### BRIEF:
Continue the email reply below about the Kafka message format change proposal, starting after its last sentence.

### TEXT SEGMENT:
----

Re: [DISCUSS] KIP-31 - Message format change proposal

Jay Kreps Tue, 08 Sep 2015 10:57:58 -0700

Hey Beckett,

I was proposing splitting up the KIP just for simplicity of discussion. You
can still implement them in one patch. I think otherwise it will be hard to
discuss/vote on them since if you like the offset proposal but not the time
proposal what do you do?


Introducing a second notion of time into Kafka is a pretty massive
philosophical change so it kind of warrants it's own KIP I think it isn't
just "Change message format".

WRT time I think one thing to clarify in the proposal is how MM will have
access to set the timestamp? Presumably this will be a new field in
ProducerRecord, right? If so then any user can set the timestamp, right?
I'm not sure you answered the questions around how this will work for MM
since when MM retains timestamps from multiple partitions they will then be
out of order and in the past (so the max(lastAppendedTimestamp,
currentTimeMillis) override you proposed will not work, right?). If we
don't do this then when you set up mirroring the data will all be new and
you have the same retention problem you described. Maybe I missed
something...?

My main motivation is that given that both Samza and Kafka streams are
doing work that implies a mandatory client-defined notion of time, I really
think introducing a different mandatory notion of time in Kafka is going to
be quite odd. We should think hard about how client-defined time could
work. I'm not sure if it can, but I'm also not sure that it can't. Having
both will be odd. Did you chat about this with Yi/Kartik on the Samza side?

----

### DATASET ENTRIES:
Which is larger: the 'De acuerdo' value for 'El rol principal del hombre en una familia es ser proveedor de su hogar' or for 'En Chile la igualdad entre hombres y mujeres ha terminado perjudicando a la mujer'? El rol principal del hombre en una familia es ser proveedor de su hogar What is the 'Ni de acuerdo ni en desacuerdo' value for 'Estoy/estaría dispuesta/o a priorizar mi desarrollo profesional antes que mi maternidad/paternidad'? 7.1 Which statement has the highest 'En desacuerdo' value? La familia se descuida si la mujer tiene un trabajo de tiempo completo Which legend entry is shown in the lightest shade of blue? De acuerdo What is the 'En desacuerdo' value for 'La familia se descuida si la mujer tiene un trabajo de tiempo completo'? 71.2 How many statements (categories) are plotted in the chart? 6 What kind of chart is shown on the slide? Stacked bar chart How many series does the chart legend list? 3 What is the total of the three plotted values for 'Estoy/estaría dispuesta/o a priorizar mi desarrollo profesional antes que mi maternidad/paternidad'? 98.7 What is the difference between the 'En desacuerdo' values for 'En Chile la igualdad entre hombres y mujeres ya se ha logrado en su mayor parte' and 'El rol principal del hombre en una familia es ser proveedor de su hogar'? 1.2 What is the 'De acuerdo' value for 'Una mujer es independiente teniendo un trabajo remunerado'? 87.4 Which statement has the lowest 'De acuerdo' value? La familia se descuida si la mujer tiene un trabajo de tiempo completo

----

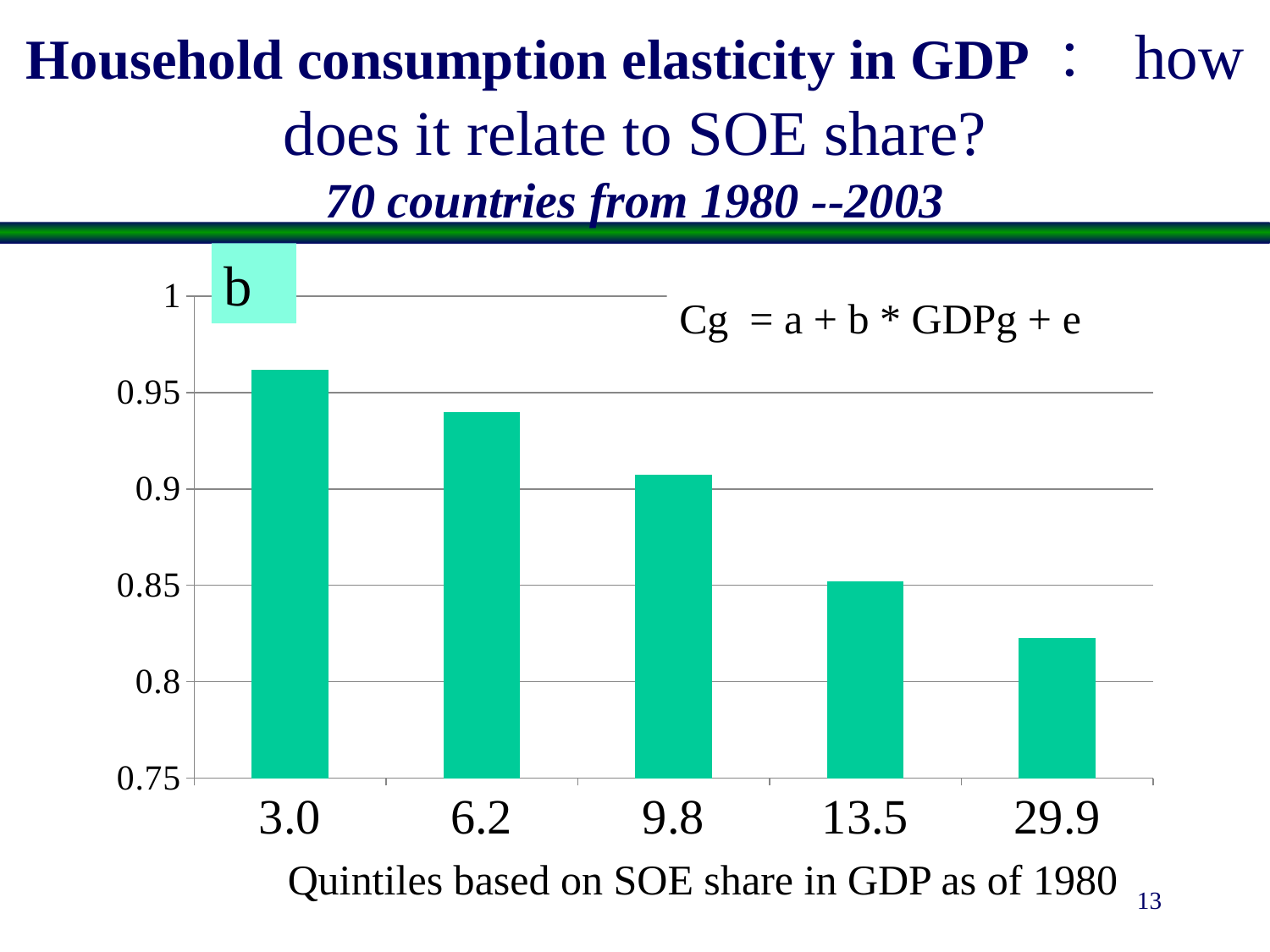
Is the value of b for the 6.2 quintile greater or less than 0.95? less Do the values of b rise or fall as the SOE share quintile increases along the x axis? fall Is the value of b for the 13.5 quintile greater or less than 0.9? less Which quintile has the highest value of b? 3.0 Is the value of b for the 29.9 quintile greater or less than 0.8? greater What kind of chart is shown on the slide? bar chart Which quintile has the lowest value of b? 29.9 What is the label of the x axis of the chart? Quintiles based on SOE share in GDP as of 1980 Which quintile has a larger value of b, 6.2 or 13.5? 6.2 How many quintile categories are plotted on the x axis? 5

----

### EXPECTED OUTPUT:
When you are saying it won't work you are assuming some particular
implementation? Maybe that the index is a monotonically increasing set of
pointers to the least record with a timestamp larger than the index time?
In other words a search for time X gives the largest offset at which all
records are <= X?

For retention, I agree with the problem you point out, but I think what you
are saying in that case is that you want a size limit too. If you use
system time you actually hit the same problem: say you do a full dump of a
DB table with a setting of 7 days retention, your retention will actually
not get enforced for the first 7 days because the data is "new to Kafka".

-Jay


On Mon, Sep 7, 2015 at 10:44 AM, Jiangjie Qin <[email protected]>
wrote:

> Jay,
>
> Thanks for the comments. Yes, there are actually three proposals as you
> pointed out.
>
> We will have a separate proposal for (1) - version control mechanism. We
> actually thought about whether we want to separate 2 and 3 internally
> before creating the KIP. The reason we put 2 and 3 together is it will
> saves us another cross board wire protocol change. Like you said, we have
> to migrate all the clients in all languages. To some extent, the effort to
> spend on upgrading the clients can be even bigger than implementing the new
> feature itself. So there are some attractions if we can do 2 and 3 together
> instead of separately. Maybe after (1) is done it will be easier to do
> protocol migration. But if we are able to come to an agreement on the
> timestamp solution, I would prefer to have it together with relative offset
> in the interest of avoiding another wire protocol change (the process to
> migrate to relative offset is exactly the same as migrate to message with
> timestamp).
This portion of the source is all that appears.